There’s a good chance I might be the most jaded sometimes-musical-theater- choreographer in the world. While most of my time is spent exploring the depths of experimental concert dance forms, I regularly take on conventional theater jobs where I spend a few months at a time eschewing ‘jazz hands’ —outside of Fosse, god of brilliant physical weirdness— and kicklines.
(Let's pause here for a moment to say that I love all types of theater and the gigs that I get, this is mostly me not understanding the mass appeal and cultural adoption of things like "sparkle fingers"...)
Earlier this fall I was offered a ticket to a Sondheim musical and somewhere in the midst of the second act the actors geared up for, yes, a kickline, and the gentleman sitting behind me responded with a loud gasp and an immediate burst of applause in advance; not a leg had extended before he was so moved. Instead of my usual dose of snark I tried to watch with an open mind. Nine adults stood shoulder to shoulder, put their arms around each other’s backs, and kicked their legs to ninety degrees. Sure, it was fairly in sync, but honestly it wasn’t a feat that required loads of athleticism or skill, and yet by the time they had finished sixteen kicks the majority of the audience was vigorously applauding the event. Perhaps they didn’t realize that they could all be taught to do the same in less than ten minutes. (Disclaimer: Maybe not with beautifully pointed feet and straight legs, but the mechanics would be be there...)
What on earth is it about a kickline that can cause such a Pavlovian response in audience members? Is it just an extreme form of unison dancing? And then going one step further, what is about unison dancing that audiences can’t get enough of? It seems the average human is quite excited by multiple performers doing the exact same thing at the same time. I'm thinking back to one of the contemporary dance concerts I saw this fall, in addition to the musical, and as I eavesdropped on my fellow audience members I heard many compliments and comments about ‘how together’ the group was. The dancers demonstrated impressive, almost atypical physicality, and yet the audience primarily noticed that they performed in sync with one another.

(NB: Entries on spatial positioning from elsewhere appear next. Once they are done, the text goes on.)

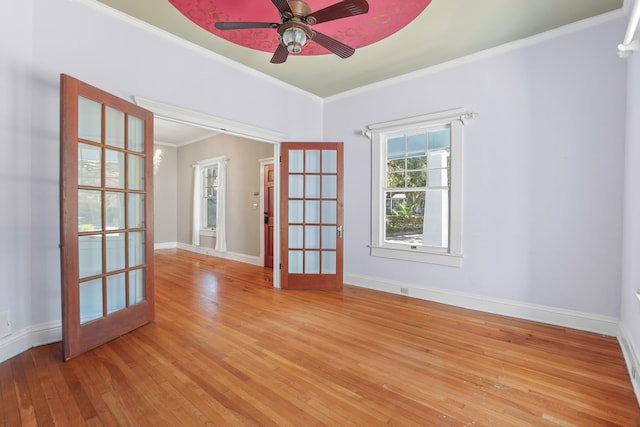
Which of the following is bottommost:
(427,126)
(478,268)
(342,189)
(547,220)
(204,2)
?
(478,268)

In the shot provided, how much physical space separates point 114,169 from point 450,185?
11.8 ft

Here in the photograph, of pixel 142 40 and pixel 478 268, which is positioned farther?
pixel 478 268

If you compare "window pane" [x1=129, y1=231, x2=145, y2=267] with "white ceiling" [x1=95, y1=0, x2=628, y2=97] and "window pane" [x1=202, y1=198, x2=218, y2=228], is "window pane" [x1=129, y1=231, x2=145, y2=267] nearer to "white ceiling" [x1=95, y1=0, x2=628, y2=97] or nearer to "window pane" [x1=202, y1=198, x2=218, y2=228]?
"white ceiling" [x1=95, y1=0, x2=628, y2=97]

Simultaneously the least and most important research to embark on, I felt the need to find the impetus behind movement performed in unison on the contemporary stage. In the military and in marching bands, two examples of groups that utilize perfect synchronization, movement is for function and display, the body a carrier for moving across space in proximity to other bodies. In many global and social forms dances are performed in sync as a cultural tradition, everyone dances to experience the sensation of movement and for the sake of community ritual, but here there is also room for personal expression through movement. Moving to performative venues, the Rockettes and professional dance teams utilize precision unison, and I feel that the point in these forms is an amount of shock value that intrigues audiences through excess. Where my search has turned cold is why audiences that purposefully attend concert dance and theater still find some excitement with unison movement when it is likely that there is so much more meaning and infinite individual movement possibility. Why do we stop at the hypothetical kickline among transformations, relationships, physicality, and deep thought? Despite a couple hours on the internet searching for answers I’ve run dry of proven information and am left with a handful of my own guesses.